Section: New Results
Simplification and Run-time Resolution of Data Dependence Constraints for Loop Transformations
Participants : Diogo Nunes Sampaio, Alain Ketterlin [Inria CAMUS] , Louis-Noël Pouchet [CSU, USA] , Fabrice Rastello.
Loop optimizations such as tiling, thread-level parallelization or vectorization are essential transformations to improve performance. It is needed to compute dependence information at compile-time to assess their validity, but in many real situations, static dependence analysis fails to provide precise enough information. Part of the reason for this failure comes from the need to handle polynomial constraints in the dependence computation problem: such polynomial constraints can arise from linearized array accesses, typical in compilers IR such as LLVM-IR. In this scenario, the compiler will often be unable to apply aggressive transformations due to lack of conclusive static dependence analysis. This work tackles the problem of eliminating quantifiers in systems of inequalities using polynomial constraints. In particular, we design a quantifier elimination scheme on integer multivariate-polynomials, which can aid application of off-the-shelf polyhedral transformations on a larger class of programs, that holds polynomial memory access and affine loop bounds.

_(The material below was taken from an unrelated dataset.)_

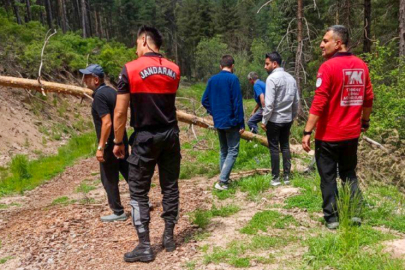 TAK Ekibi Kayıp Vatandaş İçin Beypazarı’nda Görevde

We make a significant leap in accuracy compared to prior approaches, enabling to implement a hybrid optimizing compilation scheme. In this scheme, a test is evaluated at run-time to determine the legality of the program transformation chosen by the compiler, falling back to executing the original code if the test fails. This test integrates all may-dependences, involving polynomial inequalities, and is simplified by quantifier elimination at compile-time using our techniques. The preciseness of the presented scheme and the low run-time overhead of the test are key to make this approach realistic. We experimentally validate our technique on 25 benchmarks using complex loop transformations, achieving negligible overhead. Preciseness is assessed by the observed success of generated test in practical cases. We compare our variable elimination technique to other existing tools and demonstrate we achieve better precision when dealing with polynomial memory accesses.
This work is the fruit of the collaboration 8.4 with OSU.